Repeat exactly the lines from the one containing "scientific name: Nestor notabilis" through the last line of the records below, both included, and nothing else.

Saved entries
────────────────

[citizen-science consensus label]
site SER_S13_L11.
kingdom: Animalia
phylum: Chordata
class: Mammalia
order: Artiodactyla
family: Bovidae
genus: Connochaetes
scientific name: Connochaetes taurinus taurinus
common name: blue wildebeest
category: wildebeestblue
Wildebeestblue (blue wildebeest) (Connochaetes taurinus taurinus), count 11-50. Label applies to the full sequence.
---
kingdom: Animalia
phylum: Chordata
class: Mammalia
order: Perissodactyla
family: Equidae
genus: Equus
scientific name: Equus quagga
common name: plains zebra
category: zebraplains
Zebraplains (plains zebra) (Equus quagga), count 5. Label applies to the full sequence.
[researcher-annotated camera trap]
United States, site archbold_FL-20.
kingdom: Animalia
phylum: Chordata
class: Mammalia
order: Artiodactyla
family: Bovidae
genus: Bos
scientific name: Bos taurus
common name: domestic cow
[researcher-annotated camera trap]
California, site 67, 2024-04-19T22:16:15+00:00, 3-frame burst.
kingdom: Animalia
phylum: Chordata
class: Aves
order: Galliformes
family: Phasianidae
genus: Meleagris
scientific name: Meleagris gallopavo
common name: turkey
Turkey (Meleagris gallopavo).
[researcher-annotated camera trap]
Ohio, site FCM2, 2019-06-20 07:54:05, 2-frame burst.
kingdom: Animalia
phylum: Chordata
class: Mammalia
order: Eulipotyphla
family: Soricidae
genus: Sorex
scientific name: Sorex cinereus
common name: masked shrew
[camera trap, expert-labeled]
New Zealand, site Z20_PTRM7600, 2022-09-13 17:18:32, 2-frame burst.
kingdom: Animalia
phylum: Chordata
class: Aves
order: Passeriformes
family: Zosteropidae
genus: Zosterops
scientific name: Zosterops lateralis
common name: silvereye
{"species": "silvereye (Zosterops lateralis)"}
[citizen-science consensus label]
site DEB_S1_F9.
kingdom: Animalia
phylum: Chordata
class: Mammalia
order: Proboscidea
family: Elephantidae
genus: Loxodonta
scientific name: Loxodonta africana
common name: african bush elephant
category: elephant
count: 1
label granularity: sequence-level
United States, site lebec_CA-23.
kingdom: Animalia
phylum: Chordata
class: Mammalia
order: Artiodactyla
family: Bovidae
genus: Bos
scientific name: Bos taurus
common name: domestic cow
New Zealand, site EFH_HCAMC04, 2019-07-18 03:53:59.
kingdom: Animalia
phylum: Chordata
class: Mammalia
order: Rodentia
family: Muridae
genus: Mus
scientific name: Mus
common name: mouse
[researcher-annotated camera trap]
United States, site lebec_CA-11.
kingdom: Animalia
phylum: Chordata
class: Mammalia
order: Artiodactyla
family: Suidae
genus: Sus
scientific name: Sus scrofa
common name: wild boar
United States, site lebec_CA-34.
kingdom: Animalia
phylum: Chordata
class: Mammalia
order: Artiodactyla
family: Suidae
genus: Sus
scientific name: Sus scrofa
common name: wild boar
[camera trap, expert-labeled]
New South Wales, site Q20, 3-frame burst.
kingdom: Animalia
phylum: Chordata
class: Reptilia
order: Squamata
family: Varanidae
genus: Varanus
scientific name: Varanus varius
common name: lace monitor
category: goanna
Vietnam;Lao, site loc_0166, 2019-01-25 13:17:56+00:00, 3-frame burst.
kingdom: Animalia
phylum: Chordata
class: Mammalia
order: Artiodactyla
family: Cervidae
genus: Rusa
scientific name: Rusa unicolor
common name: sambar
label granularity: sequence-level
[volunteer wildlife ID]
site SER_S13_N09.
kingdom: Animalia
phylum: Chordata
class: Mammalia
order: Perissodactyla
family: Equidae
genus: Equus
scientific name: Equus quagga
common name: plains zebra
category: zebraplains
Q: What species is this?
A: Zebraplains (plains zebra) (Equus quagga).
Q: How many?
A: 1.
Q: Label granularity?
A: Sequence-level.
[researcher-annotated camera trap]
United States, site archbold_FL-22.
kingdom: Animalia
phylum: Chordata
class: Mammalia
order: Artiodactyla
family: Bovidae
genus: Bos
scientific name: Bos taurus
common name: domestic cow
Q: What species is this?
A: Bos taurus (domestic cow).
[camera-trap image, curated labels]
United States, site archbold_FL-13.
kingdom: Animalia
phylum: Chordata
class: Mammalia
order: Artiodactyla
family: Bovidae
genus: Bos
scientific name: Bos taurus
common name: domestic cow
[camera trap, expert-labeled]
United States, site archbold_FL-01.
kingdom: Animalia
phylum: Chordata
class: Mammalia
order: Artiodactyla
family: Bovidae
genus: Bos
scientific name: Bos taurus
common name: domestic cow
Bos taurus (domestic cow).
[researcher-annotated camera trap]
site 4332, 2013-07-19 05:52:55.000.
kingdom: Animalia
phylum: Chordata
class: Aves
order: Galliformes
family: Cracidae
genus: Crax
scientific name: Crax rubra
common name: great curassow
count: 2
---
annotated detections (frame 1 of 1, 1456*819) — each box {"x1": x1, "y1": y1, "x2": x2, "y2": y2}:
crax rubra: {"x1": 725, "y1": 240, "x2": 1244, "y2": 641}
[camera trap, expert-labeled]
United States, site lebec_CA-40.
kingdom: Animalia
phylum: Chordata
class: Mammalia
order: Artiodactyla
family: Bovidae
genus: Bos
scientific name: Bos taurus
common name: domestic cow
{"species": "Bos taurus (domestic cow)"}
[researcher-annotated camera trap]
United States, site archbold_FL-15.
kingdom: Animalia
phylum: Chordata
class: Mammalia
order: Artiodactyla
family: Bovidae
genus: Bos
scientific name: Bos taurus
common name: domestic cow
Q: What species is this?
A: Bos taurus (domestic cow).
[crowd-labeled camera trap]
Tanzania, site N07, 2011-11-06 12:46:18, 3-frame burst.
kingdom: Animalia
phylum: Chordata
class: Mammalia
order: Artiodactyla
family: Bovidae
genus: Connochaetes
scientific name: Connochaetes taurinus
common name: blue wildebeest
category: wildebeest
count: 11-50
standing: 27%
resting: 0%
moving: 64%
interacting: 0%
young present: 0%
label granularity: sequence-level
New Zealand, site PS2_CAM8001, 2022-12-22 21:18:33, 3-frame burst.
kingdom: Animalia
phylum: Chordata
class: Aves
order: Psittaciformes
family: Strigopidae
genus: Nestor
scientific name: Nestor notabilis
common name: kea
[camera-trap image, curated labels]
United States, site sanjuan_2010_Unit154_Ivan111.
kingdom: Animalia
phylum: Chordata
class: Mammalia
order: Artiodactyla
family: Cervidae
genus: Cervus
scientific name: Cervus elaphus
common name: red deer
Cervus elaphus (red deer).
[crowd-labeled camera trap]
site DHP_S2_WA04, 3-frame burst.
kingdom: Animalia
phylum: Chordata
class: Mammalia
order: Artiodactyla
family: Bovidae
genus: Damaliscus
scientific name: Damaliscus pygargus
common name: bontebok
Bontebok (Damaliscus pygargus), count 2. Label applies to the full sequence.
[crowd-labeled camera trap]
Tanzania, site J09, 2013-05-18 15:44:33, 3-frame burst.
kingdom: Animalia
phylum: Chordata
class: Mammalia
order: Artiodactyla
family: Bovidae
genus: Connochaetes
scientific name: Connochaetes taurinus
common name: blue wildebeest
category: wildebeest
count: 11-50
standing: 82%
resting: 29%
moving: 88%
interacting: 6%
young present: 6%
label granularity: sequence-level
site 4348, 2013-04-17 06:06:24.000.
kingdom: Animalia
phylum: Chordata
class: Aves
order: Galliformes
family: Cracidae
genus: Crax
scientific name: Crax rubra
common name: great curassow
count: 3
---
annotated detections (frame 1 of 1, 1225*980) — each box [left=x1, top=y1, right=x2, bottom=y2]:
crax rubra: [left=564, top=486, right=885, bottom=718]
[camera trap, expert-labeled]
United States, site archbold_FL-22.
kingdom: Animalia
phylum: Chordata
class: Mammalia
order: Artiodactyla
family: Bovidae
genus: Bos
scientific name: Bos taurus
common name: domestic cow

────────────────

Answer box:
scientific name: Nestor notabilis
common name: kea
[camera-trap image, curated labels]
United States, site sanjuan_2010_Unit154_Ivan111.
kingdom: Animalia
phylum: Chordata
class: Mammalia
order: Artiodactyla
family: Cervidae
genus: Cervus
scientific name: Cervus elaphus
common name: red deer
Cervus elaphus (red deer).
[crowd-labeled camera trap]
site DHP_S2_WA04, 3-frame burst.
kingdom: Animalia
phylum: Chordata
class: Mammalia
order: Artiodactyla
family: Bovidae
genus: Damaliscus
scientific name: Damaliscus pygargus
common name: bontebok
Bontebok (Damaliscus pygargus), count 2. Label applies to the full sequence.
[crowd-labeled camera trap]
Tanzania, site J09, 2013-05-18 15:44:33, 3-frame burst.
kingdom: Animalia
phylum: Chordata
class: Mammalia
order: Artiodactyla
family: Bovidae
genus: Connochaetes
scientific name: Connochaetes taurinus
common name: blue wildebeest
category: wildebeest
count: 11-50
standing: 82%
resting: 29%
moving: 88%
interacting: 6%
young present: 6%
label granularity: sequence-level
site 4348, 2013-04-17 06:06:24.000.
kingdom: Animalia
phylum: Chordata
class: Aves
order: Galliformes
family: Cracidae
genus: Crax
scientific name: Crax rubra
common name: great curassow
count: 3
---
annotated detections (frame 1 of 1, 1225*980) — each box [left=x1, top=y1, right=x2, bottom=y2]:
crax rubra: [left=564, top=486, right=885, bottom=718]
[camera trap, expert-labeled]
United States, site archbold_FL-22.
kingdom: Animalia
phylum: Chordata
class: Mammalia
order: Artiodactyla
family: Bovidae
genus: Bos
scientific name: Bos taurus
common name: domestic cow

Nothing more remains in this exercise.